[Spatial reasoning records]
● ● ● ● ●

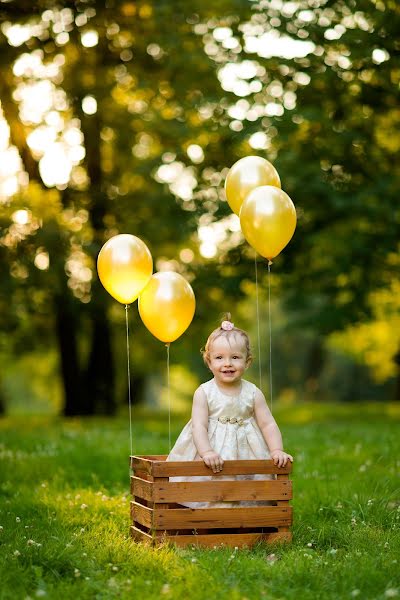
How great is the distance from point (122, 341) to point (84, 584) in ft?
69.6

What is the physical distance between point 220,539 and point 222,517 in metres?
0.14

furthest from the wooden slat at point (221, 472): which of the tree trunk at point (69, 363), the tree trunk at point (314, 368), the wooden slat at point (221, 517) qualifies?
the tree trunk at point (314, 368)

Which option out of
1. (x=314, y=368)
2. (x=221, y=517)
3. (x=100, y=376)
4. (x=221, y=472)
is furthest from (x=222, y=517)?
(x=314, y=368)

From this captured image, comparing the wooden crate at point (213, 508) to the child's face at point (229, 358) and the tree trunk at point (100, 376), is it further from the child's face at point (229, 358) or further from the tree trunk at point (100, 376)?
the tree trunk at point (100, 376)

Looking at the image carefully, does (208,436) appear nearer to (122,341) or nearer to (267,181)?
(267,181)

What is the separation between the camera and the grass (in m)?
4.68

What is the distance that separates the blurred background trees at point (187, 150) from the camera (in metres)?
13.4

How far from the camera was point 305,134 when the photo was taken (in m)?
15.2

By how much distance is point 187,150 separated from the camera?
1653 centimetres

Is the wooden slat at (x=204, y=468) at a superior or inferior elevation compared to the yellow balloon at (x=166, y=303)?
inferior

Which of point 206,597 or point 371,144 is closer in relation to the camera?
point 206,597

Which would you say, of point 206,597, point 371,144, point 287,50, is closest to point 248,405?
point 206,597

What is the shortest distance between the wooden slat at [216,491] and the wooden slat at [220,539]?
23cm

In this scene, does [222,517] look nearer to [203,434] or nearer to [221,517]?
[221,517]
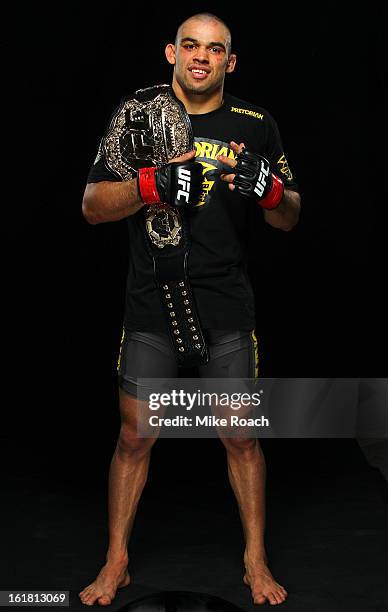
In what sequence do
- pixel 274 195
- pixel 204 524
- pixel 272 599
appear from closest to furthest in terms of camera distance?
pixel 274 195 → pixel 272 599 → pixel 204 524

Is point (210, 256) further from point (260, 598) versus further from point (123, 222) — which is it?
point (123, 222)

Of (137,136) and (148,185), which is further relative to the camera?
(137,136)

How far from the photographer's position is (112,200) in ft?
10.3

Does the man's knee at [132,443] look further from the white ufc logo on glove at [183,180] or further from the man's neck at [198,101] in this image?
the man's neck at [198,101]

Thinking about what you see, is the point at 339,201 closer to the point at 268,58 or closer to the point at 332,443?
the point at 268,58

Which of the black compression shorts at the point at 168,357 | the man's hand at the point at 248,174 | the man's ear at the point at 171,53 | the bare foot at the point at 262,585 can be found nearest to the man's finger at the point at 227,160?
the man's hand at the point at 248,174

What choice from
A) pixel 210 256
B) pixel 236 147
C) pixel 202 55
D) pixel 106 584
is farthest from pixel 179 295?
pixel 106 584

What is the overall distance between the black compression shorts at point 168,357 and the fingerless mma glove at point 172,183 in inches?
15.8

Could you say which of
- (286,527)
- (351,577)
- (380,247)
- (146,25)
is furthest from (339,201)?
(351,577)

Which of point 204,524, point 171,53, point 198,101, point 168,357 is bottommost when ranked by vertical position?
point 204,524

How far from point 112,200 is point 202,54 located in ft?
1.45

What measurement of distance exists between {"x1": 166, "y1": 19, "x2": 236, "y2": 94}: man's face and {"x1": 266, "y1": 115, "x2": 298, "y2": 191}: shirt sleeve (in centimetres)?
21

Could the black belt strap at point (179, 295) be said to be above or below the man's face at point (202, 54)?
below

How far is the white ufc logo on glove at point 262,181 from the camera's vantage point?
3053 mm
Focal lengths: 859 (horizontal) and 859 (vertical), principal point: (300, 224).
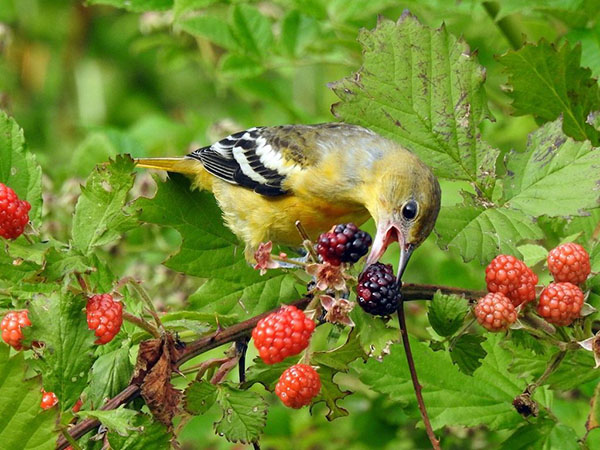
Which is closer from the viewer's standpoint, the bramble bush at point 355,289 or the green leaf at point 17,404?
the green leaf at point 17,404

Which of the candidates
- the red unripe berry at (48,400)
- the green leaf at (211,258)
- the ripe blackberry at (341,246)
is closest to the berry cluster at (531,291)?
the ripe blackberry at (341,246)

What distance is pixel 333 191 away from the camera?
308cm

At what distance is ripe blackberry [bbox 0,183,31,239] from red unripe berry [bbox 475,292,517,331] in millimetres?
1021

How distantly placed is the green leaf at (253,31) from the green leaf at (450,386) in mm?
1633

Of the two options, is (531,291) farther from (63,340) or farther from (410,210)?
(63,340)

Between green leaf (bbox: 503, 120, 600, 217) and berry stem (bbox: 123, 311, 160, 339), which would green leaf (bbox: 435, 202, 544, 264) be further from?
berry stem (bbox: 123, 311, 160, 339)

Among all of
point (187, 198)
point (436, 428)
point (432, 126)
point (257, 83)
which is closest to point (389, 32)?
point (432, 126)

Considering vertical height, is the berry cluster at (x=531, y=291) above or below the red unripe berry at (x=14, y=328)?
above

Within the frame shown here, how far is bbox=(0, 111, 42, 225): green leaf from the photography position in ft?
6.95

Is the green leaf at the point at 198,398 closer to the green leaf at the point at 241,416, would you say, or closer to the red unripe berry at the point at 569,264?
the green leaf at the point at 241,416

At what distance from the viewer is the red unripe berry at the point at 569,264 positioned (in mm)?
1970

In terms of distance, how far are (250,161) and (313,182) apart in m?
0.39

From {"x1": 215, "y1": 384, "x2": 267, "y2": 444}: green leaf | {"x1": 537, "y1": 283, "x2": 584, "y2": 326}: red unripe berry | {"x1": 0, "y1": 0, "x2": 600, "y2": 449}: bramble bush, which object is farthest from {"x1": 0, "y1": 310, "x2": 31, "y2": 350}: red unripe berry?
{"x1": 537, "y1": 283, "x2": 584, "y2": 326}: red unripe berry

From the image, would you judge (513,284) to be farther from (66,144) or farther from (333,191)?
(66,144)
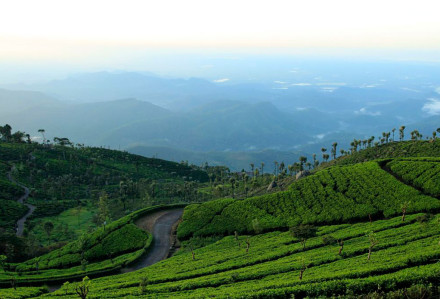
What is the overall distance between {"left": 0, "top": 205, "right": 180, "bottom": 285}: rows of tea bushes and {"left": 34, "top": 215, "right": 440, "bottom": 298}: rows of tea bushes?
7499 millimetres

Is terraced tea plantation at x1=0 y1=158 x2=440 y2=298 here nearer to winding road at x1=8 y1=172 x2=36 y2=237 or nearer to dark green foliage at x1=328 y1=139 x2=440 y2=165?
dark green foliage at x1=328 y1=139 x2=440 y2=165

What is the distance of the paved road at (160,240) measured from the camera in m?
62.9

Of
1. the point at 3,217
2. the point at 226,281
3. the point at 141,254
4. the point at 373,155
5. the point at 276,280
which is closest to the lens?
the point at 276,280

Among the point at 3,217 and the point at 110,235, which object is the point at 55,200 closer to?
the point at 3,217

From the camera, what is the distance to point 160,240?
238ft

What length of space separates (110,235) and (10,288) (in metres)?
22.8

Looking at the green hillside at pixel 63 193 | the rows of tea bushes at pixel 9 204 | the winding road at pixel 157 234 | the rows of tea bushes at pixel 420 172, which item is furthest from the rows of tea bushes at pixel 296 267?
the rows of tea bushes at pixel 9 204

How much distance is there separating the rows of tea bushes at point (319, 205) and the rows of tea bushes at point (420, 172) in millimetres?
2549

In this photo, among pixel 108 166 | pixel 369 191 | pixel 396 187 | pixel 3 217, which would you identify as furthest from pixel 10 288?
pixel 108 166

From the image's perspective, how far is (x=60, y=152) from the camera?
185125 millimetres

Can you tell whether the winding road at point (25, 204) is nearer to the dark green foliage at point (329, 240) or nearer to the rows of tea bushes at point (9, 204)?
the rows of tea bushes at point (9, 204)

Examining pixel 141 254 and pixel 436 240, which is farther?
pixel 141 254

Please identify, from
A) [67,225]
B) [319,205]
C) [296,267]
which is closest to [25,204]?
[67,225]

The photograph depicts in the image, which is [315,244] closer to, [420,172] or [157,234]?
[420,172]
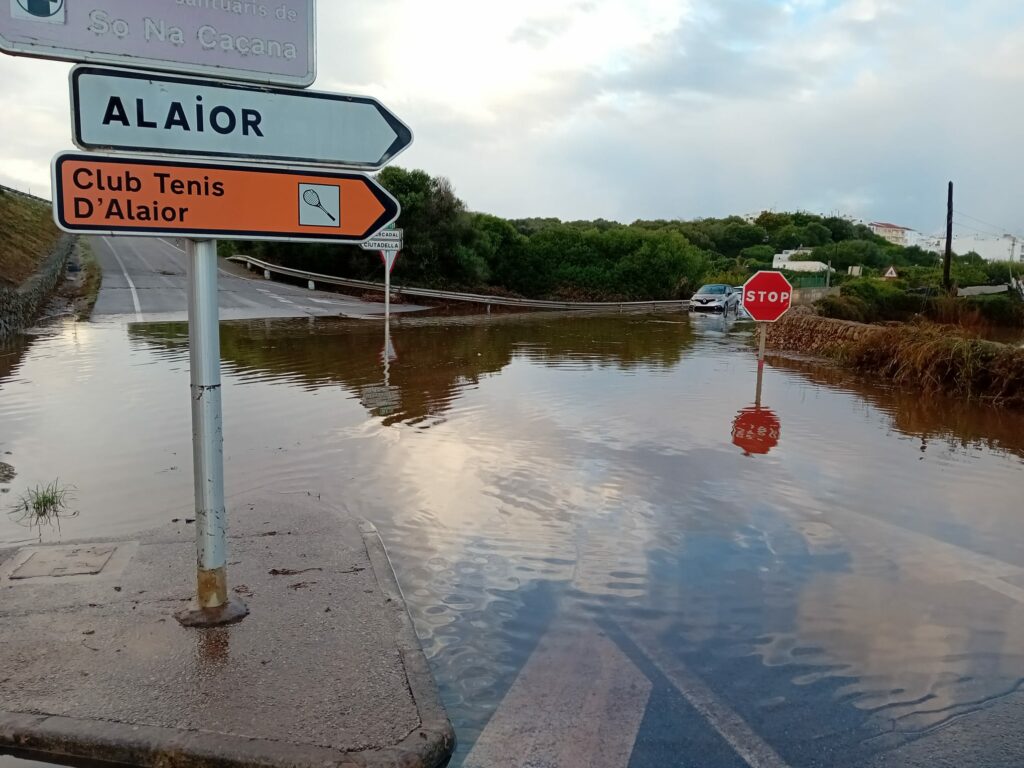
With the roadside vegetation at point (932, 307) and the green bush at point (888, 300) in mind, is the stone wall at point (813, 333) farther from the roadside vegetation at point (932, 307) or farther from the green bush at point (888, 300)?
the green bush at point (888, 300)

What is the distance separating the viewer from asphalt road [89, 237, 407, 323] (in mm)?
24438

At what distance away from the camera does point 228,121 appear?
12.9 feet

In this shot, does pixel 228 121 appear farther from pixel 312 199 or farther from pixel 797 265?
pixel 797 265

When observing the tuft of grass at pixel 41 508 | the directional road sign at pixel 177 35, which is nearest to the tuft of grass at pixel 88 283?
the tuft of grass at pixel 41 508

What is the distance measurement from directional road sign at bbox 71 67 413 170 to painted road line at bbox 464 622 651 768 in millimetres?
2730

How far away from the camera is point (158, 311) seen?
23906mm

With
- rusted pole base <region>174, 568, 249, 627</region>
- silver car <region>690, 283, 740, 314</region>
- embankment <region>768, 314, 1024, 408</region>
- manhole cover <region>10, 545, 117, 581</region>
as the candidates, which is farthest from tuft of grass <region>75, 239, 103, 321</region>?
silver car <region>690, 283, 740, 314</region>

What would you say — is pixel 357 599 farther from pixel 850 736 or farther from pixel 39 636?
pixel 850 736

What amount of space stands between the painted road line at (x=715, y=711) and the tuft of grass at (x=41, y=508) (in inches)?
174

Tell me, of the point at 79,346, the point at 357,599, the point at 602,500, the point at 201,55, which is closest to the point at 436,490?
the point at 602,500

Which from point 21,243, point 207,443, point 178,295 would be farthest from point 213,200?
point 21,243

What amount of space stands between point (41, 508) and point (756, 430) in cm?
761

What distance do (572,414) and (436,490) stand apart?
396 centimetres

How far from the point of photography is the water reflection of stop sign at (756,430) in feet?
29.2
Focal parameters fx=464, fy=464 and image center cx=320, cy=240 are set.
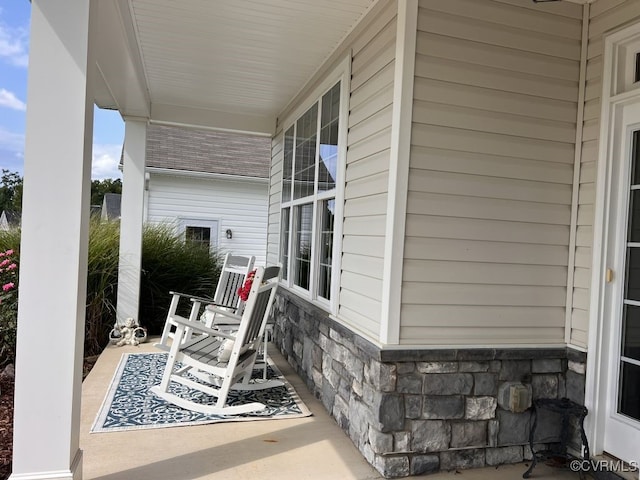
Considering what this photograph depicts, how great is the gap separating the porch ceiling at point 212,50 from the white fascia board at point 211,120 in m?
0.03

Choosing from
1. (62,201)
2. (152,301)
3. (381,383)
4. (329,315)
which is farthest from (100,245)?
(381,383)

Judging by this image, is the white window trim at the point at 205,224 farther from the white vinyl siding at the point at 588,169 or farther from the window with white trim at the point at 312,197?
the white vinyl siding at the point at 588,169

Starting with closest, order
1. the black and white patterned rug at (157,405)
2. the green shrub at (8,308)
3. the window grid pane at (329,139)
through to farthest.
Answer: the black and white patterned rug at (157,405) < the window grid pane at (329,139) < the green shrub at (8,308)

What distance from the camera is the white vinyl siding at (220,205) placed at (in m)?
10.8

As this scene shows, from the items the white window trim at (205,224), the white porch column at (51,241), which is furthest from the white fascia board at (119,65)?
the white window trim at (205,224)

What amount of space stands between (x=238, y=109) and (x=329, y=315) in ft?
11.5

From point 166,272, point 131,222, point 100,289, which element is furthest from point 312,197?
point 166,272

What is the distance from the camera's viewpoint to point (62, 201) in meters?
2.08

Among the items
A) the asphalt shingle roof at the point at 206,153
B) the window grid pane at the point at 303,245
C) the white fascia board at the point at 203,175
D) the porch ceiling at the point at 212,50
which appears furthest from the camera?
the asphalt shingle roof at the point at 206,153

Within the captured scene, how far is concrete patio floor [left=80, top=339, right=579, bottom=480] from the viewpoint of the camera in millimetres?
2535

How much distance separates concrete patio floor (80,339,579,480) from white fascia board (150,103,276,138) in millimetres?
3867

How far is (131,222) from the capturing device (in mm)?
5805

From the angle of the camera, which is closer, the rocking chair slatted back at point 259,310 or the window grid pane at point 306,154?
the rocking chair slatted back at point 259,310

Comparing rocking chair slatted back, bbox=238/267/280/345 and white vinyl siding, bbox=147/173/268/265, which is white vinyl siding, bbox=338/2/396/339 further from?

● ● ● ● ●

§ Task details
Copy out exactly the lines between the line with "How much distance separates" and the last line of the entries, counting both of those lines.

§ Result
How much distance separates concrete patio floor (80,339,579,480) from white fascia board (150,103,276,138) in millimetres?
3867

How far is (131,222) from the capturing device (in mm)?
5805

From the angle of the camera, which is closer, the rocking chair slatted back at point 259,310 or the window grid pane at point 306,154?
the rocking chair slatted back at point 259,310

Comparing rocking chair slatted back, bbox=238/267/280/345 and white vinyl siding, bbox=147/173/268/265, which is white vinyl siding, bbox=338/2/396/339 further from?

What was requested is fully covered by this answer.